Using mathematical models to determine the best chemotherapy schedules
Can mathematical models predict how can cancer cells respond to varied chemotherapy schedules? In other words, should cancers associated with fast-growing tumors, like brain cancer, be treated using a low drug dose administered continuously, as opposed to a high drug dose given periodically?
Professor Paul Newton and Ph.D. recipient Jeffrey West have developed a tool that can predict the best course of treatment for cancer patients. The method goes beyond what previous mathematical models were capable of by applying evolutionary information and using cell-based data. And because the researchers can run computer simulations based on their model, they aren’t subject to the restrictions associated with clinical trials.
In their latest study, published in the journal Cancer Research, Newton and West determined that chemotherapeutic schedules should be designed based on the growth rate of the tumor.
“What we’re doing is trying to design chemotherapeutic schedules to better overcome some of the known problems associated with chemotherapy,” said Newton, professor of aerospace and mechanical engineering, mathematics and medicine—the latter at the Norris Comprehensive Cancer Center at the Keck School of Medicine of USC. He also teaches at the USC Dornsife College of Letters, Arts and Sciences.
Chemotherapy schedules and resistance
One of these problems, which has become a focus of their research, is chemotherapeutic resistance by competitive release.
Traditionally, to reduce and potentially eliminate tumors, patients are given a chemotherapy drug and a schedule that targets all cancer cells. They receive this drug until the tumor is gone, most commonly through a high dose once every two or three weeks—also known as a maximum tolerated dose, or MTD, schedule—but sometimes through a low-dose, continuous treatment plan known as low-dose metronomic, or LDM.
However, what often occurs during these treatment plans is an initial shrinking of the tumor, indicating that they are seemingly on the correct path, followed by tumor regrowth despite the patients are receiving. The cause of this recurrence is due to the composition of the tumor itself.
“It’s not just one kind of cancer cell in your tumor,” Newton said. “It’s a whole bunch of different kinds of cancer cells that are all competing at different growth rates.”

(Rows drawn from a dataset)
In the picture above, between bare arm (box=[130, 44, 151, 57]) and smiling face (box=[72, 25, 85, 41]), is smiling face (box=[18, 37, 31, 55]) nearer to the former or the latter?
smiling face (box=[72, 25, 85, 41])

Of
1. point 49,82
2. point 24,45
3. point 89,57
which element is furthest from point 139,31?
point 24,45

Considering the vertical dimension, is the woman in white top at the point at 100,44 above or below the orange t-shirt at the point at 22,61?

■ **PROBLEM STATEMENT**
Print the whole text on chemotherapy schedules, word for word. The rows have nothing to do with this.

■ **COMPLETED TASK**
Using mathematical models to determine the best chemotherapy schedules
Can mathematical models predict how can cancer cells respond to varied chemotherapy schedules? In other words, should cancers associated with fast-growing tumors, like brain cancer, be treated using a low drug dose administered continuously, as opposed to a high drug dose given periodically?
Professor Paul Newton and Ph.D. recipient Jeffrey West have developed a tool that can predict the best course of treatment for cancer patients. The method goes beyond what previous mathematical models were capable of by applying evolutionary information and using cell-based data. And because the researchers can run computer simulations based on their model, they aren’t subject to the restrictions associated with clinical trials.
In their latest study, published in the journal Cancer Research, Newton and West determined that chemotherapeutic schedules should be designed based on the growth rate of the tumor.
“What we’re doing is trying to design chemotherapeutic schedules to better overcome some of the known problems associated with chemotherapy,” said Newton, professor of aerospace and mechanical engineering, mathematics and medicine—the latter at the Norris Comprehensive Cancer Center at the Keck School of Medicine of USC. He also teaches at the USC Dornsife College of Letters, Arts and Sciences.
Chemotherapy schedules and resistance
One of these problems, which has become a focus of their research, is chemotherapeutic resistance by competitive release.
Traditionally, to reduce and potentially eliminate tumors, patients are given a chemotherapy drug and a schedule that targets all cancer cells. They receive this drug until the tumor is gone, most commonly through a high dose once every two or three weeks—also known as a maximum tolerated dose, or MTD, schedule—but sometimes through a low-dose, continuous treatment plan known as low-dose metronomic, or LDM.
However, what often occurs during these treatment plans is an initial shrinking of the tumor, indicating that they are seemingly on the correct path, followed by tumor regrowth despite the patients are receiving. The cause of this recurrence is due to the composition of the tumor itself.
“It’s not just one kind of cancer cell in your tumor,” Newton said. “It’s a whole bunch of different kinds of cancer cells that are all competing at different growth rates.”